U-turn: CFPB rescinds policy statement on abusiveness

On March 11, 2021 the Consumer Financial Protection Bureau (CFPB) announced it was rescinding a policy statement it had issued in January 2020. The rescission of this policy statement could have a significant impact on the bureau’s approach to enforcement under the Biden Administration. For those who have not been following this issue closely, here’s a summary:

The policy statement was originally issue on January 24, 2020 under then-Director Kathleen Kraninger. The document’s stated goal was to reduce uncertainty by providing a framework for the bureau’s supervision and enforcement approach regarding abusive acts or practices.
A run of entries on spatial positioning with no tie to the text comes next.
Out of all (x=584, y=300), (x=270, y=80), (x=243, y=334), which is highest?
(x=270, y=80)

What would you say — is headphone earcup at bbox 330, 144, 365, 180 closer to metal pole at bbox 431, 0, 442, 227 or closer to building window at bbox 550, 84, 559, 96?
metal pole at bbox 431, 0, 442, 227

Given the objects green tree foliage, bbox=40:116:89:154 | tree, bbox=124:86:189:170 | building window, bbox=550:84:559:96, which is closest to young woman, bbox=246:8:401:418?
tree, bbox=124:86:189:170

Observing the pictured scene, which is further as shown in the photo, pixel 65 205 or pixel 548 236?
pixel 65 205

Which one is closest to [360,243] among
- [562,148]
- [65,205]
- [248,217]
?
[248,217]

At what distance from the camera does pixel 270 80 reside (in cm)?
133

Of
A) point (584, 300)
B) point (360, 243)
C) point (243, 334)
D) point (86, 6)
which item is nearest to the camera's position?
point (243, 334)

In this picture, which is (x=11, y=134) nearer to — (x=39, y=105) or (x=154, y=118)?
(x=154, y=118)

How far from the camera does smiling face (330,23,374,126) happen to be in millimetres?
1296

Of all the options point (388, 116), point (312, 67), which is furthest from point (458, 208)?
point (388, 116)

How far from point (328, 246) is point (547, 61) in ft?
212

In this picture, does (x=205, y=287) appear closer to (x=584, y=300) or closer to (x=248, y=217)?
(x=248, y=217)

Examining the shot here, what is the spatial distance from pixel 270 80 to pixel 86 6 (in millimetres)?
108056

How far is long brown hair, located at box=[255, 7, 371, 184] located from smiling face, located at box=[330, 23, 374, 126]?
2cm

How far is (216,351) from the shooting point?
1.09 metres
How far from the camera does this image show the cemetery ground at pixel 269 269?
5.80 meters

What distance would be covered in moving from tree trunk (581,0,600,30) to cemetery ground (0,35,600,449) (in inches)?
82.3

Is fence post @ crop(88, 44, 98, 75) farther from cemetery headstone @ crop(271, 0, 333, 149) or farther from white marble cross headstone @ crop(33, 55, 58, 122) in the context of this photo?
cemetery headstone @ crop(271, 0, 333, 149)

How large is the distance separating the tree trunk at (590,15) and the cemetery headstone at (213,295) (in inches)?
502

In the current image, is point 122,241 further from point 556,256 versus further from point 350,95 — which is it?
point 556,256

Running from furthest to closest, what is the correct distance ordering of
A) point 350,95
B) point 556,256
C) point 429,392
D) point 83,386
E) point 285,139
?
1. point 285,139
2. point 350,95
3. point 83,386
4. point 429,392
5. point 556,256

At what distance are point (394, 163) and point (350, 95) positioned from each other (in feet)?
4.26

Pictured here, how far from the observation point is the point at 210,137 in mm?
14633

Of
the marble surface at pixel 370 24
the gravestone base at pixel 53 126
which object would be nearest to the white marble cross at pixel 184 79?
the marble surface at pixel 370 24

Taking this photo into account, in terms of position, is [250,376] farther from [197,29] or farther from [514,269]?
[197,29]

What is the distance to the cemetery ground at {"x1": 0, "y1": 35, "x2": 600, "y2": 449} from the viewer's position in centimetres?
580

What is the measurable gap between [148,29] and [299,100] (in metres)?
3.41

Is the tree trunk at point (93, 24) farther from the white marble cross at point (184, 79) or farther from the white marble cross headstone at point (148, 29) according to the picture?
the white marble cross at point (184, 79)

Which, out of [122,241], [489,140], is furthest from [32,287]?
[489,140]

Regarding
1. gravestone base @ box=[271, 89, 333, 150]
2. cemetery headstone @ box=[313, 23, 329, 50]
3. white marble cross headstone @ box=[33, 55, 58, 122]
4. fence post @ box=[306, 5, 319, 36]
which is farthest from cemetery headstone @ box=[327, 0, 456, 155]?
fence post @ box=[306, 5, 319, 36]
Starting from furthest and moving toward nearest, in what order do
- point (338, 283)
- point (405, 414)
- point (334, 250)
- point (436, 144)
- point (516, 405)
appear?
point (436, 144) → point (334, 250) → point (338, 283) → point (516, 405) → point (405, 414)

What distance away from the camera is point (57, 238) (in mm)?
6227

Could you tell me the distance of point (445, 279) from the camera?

The policy statement discusses the history of the bureau’s authority in this area: Title X of the Dodd-Frank Act, which created the CFPB, empowered the bureau to “take any action authorized… to prevent a covered person or service provider from committing or engaging in an unfair, deceptive, or abusive act or practice” in transactions involving consumer financial products or services. Other agencies, such as the Federal Trade Commission (FTC), had previously been empowered to take action against unfair or deceptive acts or practices, and thus there were guidance documents and legal precedents discussing those standards. However, this provision of Dodd-Frank was the first time a federal agency was empowered to take action against “abusive” acts or practices. While Dodd-Frank defined the term “abusive,” many participants in the financial services industry felt the definition alone was too broad and additional guidance was needed to describe which acts or practices would be deemed “abusive.” The bureau did not issue such guidance, but did bring a number of enforcement actions over the years alleging the defendants engaged in “abusive” acts or practices.